START Supplied information

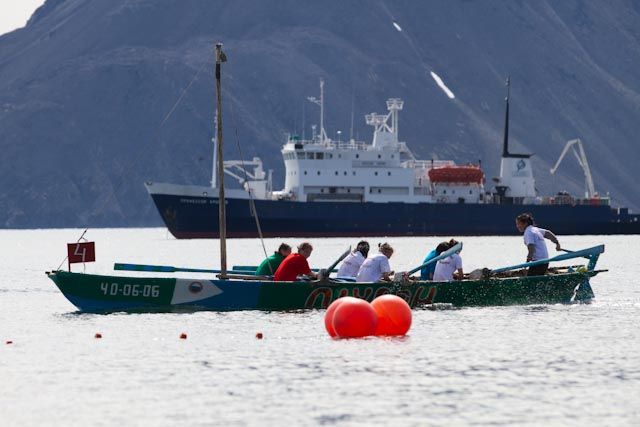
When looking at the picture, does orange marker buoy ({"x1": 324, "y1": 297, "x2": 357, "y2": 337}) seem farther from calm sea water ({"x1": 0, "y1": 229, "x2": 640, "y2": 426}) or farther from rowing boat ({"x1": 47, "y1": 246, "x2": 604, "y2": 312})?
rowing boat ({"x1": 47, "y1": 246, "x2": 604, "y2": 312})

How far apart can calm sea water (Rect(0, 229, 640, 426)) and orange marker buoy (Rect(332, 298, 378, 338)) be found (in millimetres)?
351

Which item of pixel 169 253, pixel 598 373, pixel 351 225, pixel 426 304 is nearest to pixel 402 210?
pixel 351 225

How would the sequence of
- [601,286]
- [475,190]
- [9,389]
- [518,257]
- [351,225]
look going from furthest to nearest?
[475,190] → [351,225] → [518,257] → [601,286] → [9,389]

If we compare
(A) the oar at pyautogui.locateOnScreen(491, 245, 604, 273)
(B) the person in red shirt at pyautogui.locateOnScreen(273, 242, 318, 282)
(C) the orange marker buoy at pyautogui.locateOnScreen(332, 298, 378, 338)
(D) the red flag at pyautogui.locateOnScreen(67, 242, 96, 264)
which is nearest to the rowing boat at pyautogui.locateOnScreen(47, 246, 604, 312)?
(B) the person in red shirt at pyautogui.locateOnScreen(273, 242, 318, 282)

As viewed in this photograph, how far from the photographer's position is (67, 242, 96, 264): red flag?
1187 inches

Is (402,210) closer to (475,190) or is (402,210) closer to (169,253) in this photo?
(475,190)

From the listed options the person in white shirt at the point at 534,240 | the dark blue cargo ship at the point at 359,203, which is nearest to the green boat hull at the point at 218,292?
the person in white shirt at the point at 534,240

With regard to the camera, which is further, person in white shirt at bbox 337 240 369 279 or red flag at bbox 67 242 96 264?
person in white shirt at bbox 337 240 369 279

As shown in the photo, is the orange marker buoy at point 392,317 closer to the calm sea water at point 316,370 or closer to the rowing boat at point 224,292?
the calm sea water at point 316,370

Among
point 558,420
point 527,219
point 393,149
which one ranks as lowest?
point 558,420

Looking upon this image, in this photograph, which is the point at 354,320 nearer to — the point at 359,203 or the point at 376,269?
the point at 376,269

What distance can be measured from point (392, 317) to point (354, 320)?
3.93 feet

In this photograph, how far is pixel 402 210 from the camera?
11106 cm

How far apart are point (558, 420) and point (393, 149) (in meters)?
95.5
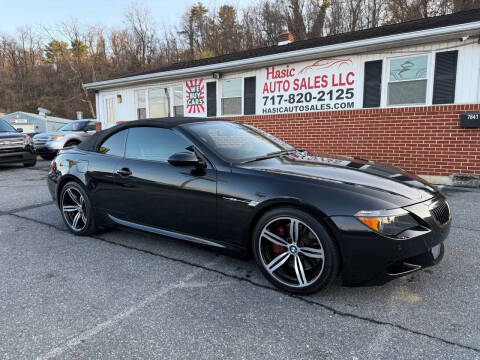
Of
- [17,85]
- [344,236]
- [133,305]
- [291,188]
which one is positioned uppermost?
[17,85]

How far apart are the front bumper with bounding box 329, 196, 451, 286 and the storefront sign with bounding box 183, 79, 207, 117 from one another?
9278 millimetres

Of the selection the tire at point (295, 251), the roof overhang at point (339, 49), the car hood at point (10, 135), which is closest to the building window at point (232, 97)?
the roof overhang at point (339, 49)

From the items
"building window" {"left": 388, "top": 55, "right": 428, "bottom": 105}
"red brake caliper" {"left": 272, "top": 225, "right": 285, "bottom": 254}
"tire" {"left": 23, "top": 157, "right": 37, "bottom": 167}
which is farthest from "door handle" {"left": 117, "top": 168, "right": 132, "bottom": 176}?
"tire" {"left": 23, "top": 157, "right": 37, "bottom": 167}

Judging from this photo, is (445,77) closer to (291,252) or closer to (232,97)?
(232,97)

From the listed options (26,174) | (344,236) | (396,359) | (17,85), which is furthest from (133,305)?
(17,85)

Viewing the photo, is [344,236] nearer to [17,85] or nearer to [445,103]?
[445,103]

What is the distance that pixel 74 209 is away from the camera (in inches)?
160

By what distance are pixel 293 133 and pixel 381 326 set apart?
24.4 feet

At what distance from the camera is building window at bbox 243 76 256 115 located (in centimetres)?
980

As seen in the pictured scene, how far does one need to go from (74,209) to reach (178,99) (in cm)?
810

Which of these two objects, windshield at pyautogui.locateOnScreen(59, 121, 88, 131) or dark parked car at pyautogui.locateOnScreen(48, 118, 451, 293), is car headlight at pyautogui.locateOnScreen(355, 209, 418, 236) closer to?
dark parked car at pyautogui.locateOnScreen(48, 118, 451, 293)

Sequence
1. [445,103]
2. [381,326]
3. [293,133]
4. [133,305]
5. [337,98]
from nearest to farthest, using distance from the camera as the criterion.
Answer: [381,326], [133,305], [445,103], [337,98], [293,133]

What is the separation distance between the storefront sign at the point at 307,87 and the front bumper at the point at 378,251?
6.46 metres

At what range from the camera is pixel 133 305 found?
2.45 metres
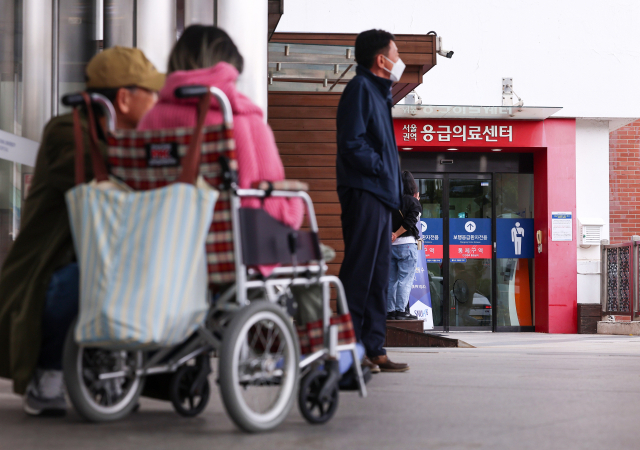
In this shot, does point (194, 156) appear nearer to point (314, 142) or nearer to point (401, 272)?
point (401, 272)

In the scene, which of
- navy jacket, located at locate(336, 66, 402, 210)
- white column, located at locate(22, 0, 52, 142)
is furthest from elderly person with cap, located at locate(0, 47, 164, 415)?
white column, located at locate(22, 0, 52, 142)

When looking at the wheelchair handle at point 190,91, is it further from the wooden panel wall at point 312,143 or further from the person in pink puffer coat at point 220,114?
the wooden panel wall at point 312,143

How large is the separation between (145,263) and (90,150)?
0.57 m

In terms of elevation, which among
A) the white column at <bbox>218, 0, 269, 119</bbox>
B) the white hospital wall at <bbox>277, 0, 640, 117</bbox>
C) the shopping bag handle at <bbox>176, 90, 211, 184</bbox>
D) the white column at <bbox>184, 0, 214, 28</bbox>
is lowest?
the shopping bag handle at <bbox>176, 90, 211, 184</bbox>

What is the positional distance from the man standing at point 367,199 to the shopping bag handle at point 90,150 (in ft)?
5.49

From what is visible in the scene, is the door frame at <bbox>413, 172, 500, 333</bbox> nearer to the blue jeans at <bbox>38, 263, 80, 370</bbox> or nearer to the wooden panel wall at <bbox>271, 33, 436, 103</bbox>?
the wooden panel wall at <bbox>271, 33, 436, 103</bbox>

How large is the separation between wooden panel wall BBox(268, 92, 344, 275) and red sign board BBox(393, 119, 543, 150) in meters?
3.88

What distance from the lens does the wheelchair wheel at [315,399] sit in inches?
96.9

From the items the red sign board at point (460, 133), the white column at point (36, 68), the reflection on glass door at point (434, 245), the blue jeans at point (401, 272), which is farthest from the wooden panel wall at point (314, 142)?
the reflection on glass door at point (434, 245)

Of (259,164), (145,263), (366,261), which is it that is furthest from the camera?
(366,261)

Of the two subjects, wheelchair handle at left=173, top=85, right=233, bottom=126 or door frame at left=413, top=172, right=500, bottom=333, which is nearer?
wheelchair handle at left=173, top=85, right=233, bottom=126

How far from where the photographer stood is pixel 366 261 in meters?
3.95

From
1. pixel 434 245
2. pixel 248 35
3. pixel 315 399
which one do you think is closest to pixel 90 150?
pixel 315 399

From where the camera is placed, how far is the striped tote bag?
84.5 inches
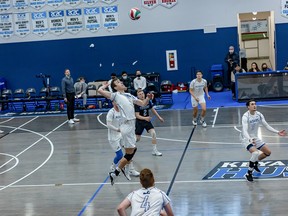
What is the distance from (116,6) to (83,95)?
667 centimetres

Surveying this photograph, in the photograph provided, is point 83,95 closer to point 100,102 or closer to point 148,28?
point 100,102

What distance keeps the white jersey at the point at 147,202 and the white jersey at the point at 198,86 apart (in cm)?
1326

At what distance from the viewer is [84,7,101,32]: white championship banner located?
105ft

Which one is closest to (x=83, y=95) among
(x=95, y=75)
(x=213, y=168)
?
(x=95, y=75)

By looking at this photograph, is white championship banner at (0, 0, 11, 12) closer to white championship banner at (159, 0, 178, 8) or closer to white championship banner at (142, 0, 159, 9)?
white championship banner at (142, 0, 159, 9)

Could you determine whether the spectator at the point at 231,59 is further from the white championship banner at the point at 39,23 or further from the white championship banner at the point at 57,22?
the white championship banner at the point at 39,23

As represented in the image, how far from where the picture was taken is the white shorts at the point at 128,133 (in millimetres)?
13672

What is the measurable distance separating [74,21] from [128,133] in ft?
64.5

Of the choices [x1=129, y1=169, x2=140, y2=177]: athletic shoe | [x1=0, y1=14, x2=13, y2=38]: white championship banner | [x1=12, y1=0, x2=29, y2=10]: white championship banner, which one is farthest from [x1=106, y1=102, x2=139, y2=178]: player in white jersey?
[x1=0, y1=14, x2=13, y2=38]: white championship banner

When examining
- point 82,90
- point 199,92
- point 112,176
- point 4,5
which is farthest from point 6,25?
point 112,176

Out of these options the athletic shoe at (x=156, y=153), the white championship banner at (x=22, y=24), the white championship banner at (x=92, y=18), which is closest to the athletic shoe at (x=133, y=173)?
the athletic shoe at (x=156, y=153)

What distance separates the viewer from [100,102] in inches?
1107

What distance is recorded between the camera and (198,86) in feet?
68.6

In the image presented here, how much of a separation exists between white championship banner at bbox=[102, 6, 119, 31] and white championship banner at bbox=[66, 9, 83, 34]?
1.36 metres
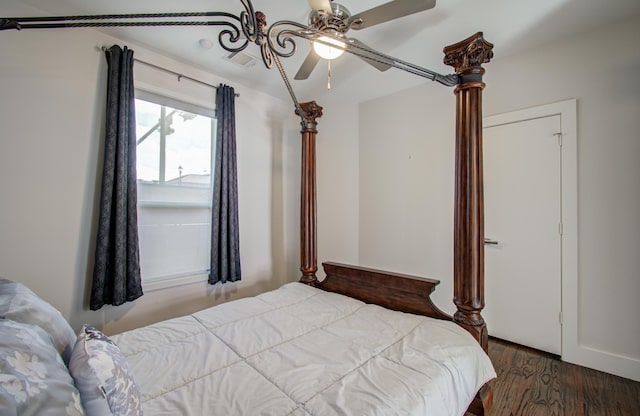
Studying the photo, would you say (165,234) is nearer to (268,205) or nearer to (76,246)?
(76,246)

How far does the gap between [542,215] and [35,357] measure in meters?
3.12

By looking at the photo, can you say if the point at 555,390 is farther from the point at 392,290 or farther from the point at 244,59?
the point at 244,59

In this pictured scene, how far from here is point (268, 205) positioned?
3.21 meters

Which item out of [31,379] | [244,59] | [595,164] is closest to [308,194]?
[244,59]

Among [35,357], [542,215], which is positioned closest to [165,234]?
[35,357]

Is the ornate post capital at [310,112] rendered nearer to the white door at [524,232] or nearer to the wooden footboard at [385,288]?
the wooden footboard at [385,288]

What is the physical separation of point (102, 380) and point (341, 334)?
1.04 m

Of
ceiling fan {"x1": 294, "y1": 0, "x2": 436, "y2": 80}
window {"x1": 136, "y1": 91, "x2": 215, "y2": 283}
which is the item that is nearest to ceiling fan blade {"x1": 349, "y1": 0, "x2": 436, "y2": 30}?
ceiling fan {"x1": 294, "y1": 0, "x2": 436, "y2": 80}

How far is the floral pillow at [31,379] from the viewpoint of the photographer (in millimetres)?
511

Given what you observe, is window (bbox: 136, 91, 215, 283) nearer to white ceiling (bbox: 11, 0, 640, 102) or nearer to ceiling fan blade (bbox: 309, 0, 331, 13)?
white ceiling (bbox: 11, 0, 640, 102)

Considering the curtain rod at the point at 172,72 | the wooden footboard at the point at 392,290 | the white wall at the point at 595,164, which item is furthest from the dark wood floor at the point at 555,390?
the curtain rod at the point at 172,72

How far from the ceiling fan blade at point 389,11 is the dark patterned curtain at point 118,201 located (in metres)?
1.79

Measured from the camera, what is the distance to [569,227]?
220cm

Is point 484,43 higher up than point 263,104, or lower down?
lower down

END Supplied information

Task prompt -> Copy exactly the lines from the one containing "How far is the floral" through the last line of the records, both included, and nothing else.

The result ->
How far is the floral pillow at [31,379] from the viewpoint of the photographer (in millimetres)?
511

Given what you observe, is window (bbox: 136, 91, 215, 283) nearer to white ceiling (bbox: 11, 0, 640, 102) or nearer to ceiling fan blade (bbox: 309, 0, 331, 13)?
white ceiling (bbox: 11, 0, 640, 102)

Considering the curtain rod at the point at 172,72 | the wooden footboard at the point at 392,290 | the white wall at the point at 595,164, which item is furthest from the dark wood floor at the point at 555,390?
the curtain rod at the point at 172,72

How far from the ceiling fan blade at point 389,11 is the dark patterned curtain at point 118,201 located (in metres)?
1.79

Measured from the camera, what is the distance to [569,227]?
220cm

Is point 484,43 higher up than point 263,104, or lower down?
lower down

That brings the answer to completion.